____ PAGE

We then proceeded to apply strain to the sample. We began by applying a positive voltage to the piezoelectric strip up to +60 V in steps of 5 V. For each voltage we scanned the excitation laser from 783.0 nm to 783.1 nm and collected the emitted photons. Fig. 3a shows the intensity of measured light from the sample as a function of laser detuning³⁸ and applied voltage. The expected amount of strain (see section 2) for each voltage value is presented on the right side axis of the plot. Fig. 3b shows a zoom-in of a small frequency range, with fewer voltages, demonstrating the presence of Lorentzian features corresponding to individual molecules being excited.

Fig. 3 (a) Density plot of the intensity of collected light as a function of laser detuning³⁸ and the applied positive voltage. The right axis of the plot shows the estimated strain for each voltage value, calculated from the expected strain per unit V for this piezoelectric device (see section 2). There is a clear linear frequency shift as the voltage increases. (b) Impact of the positive straining voltage on the fluorescence excitation spectrum across a sampled frequency window. Each red curve corresponds to the measured spectrum at a different applied voltage. There is a linear change of the position of the peaks towards smaller frequencies. (c) As in (b) but for the negative straining voltage. A similar linear displacement of the peaks can be seen here towards higher frequencies. (d) As in (b) but this time using the inactive sample. There is no steady change in the spectra of the emitters with voltage, which implies that the tuning seen in the previous cases occurred due to the applied strain.

________

◆ TASK INSTRUCTIONS:
**A.** Reproduce every record below, keeping each line unchanged.
**B.** Continue the account of the strain measurements from where it stops.

____ STORED DATA

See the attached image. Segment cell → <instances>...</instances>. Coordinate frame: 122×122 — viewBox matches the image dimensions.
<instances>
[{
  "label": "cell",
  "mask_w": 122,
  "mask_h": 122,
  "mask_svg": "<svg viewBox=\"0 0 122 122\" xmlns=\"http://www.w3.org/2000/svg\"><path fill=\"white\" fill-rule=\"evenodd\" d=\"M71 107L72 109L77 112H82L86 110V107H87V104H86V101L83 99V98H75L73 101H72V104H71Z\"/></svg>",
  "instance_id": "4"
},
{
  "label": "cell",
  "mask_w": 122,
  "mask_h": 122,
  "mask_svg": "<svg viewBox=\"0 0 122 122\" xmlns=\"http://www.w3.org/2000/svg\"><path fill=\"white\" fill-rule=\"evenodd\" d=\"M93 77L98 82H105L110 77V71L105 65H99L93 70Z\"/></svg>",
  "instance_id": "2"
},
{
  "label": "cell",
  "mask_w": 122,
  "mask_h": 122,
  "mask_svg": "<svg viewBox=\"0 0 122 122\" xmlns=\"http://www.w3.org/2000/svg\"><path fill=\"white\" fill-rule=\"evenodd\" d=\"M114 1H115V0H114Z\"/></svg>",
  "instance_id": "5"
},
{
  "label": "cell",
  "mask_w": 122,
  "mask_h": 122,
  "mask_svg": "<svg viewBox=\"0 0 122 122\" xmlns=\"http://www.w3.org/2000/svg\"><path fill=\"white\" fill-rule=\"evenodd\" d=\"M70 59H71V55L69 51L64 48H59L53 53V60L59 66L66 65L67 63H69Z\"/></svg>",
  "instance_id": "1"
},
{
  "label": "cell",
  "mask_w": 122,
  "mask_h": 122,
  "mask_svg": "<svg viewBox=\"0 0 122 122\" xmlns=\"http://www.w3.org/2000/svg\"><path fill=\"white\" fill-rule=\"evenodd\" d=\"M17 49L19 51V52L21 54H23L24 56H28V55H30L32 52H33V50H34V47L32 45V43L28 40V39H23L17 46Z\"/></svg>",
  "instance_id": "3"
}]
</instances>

________

◆ OUTPUTS BY TASK:
**A.**
See the attached image. Segment cell → <instances>...</instances>. Coordinate frame: 122×122 — viewBox matches the image dimensions.
<instances>
[{
  "label": "cell",
  "mask_w": 122,
  "mask_h": 122,
  "mask_svg": "<svg viewBox=\"0 0 122 122\" xmlns=\"http://www.w3.org/2000/svg\"><path fill=\"white\" fill-rule=\"evenodd\" d=\"M71 107L72 109L77 112H82L86 110V107H87V104H86V101L83 99V98H75L73 101H72V104H71Z\"/></svg>",
  "instance_id": "4"
},
{
  "label": "cell",
  "mask_w": 122,
  "mask_h": 122,
  "mask_svg": "<svg viewBox=\"0 0 122 122\" xmlns=\"http://www.w3.org/2000/svg\"><path fill=\"white\" fill-rule=\"evenodd\" d=\"M93 77L98 82H105L110 77V71L105 65H99L93 70Z\"/></svg>",
  "instance_id": "2"
},
{
  "label": "cell",
  "mask_w": 122,
  "mask_h": 122,
  "mask_svg": "<svg viewBox=\"0 0 122 122\" xmlns=\"http://www.w3.org/2000/svg\"><path fill=\"white\" fill-rule=\"evenodd\" d=\"M114 1H115V0H114Z\"/></svg>",
  "instance_id": "5"
},
{
  "label": "cell",
  "mask_w": 122,
  "mask_h": 122,
  "mask_svg": "<svg viewBox=\"0 0 122 122\" xmlns=\"http://www.w3.org/2000/svg\"><path fill=\"white\" fill-rule=\"evenodd\" d=\"M70 59H71V55L69 51L64 48H59L53 53V60L59 66L66 65L67 63H69Z\"/></svg>",
  "instance_id": "1"
},
{
  "label": "cell",
  "mask_w": 122,
  "mask_h": 122,
  "mask_svg": "<svg viewBox=\"0 0 122 122\" xmlns=\"http://www.w3.org/2000/svg\"><path fill=\"white\" fill-rule=\"evenodd\" d=\"M17 49L19 51V52L21 54H23L24 56H28V55H30L32 52H33V50H34V47L32 45V43L28 40V39H23L17 46Z\"/></svg>",
  "instance_id": "3"
}]
</instances>

**B.**
As the voltage increases we see a clear shift in the central frequency of the lines. Tracking individual molecules from 0 V to +60 V we find a linear red-shift in the molecular frequency with voltage. A histogram of tuning rates is presented in Fig. 4, where we see a Gaussian distribution centered at −10.57(3) MHz per V with a standard deviation of 0.56(3) MHz per V.

Fig. 4 Extracted tuning rates for the case of the positive voltage on the main sample, the negative voltage on the main sample and the positive voltage on the inactive sample.

We repeated the measurement of the low-power linewidth through fitting Lorentzian functions to the frequency scans at a voltage of +40 V. Again, modelling as a Weibull distribution we find a mean linewidth of 56.5(6) MHz with a standard deviation of 17.7(8) MHz. A histogram of this data is shown in Fig. 2d. This is very similar to initial measurements, indicating that tuning through the application of strain does not introduce excess dephasing and would be suitable for applications requiring lifetime-limited photons.^41–44

Next, we followed the same procedure only this time with negative voltage values, ranging from 0 V to −60 V. Since the negative voltage results in a bending of the strip in the opposite direction, the strain that is induced on the crystal is also oppositely directed. The detected detuning across a segment of the total number of emitters is shown in Fig. 3c. Similar to the positive voltage case, there is a linear shift of the spectral peaks, only this time towards higher frequencies (blue detuning). Again, through linear fitting we derived the tuning rates for this case as well and presented them in Fig. 4. We see a similar Gaussian distribution, with an average of 10.31(2) MHz per V and a standard deviation of 0.28(2) MHz per V. The two distributions are well overlapped demonstrating that reversing the sign of the voltage bias applies the opposite strain to the molecules.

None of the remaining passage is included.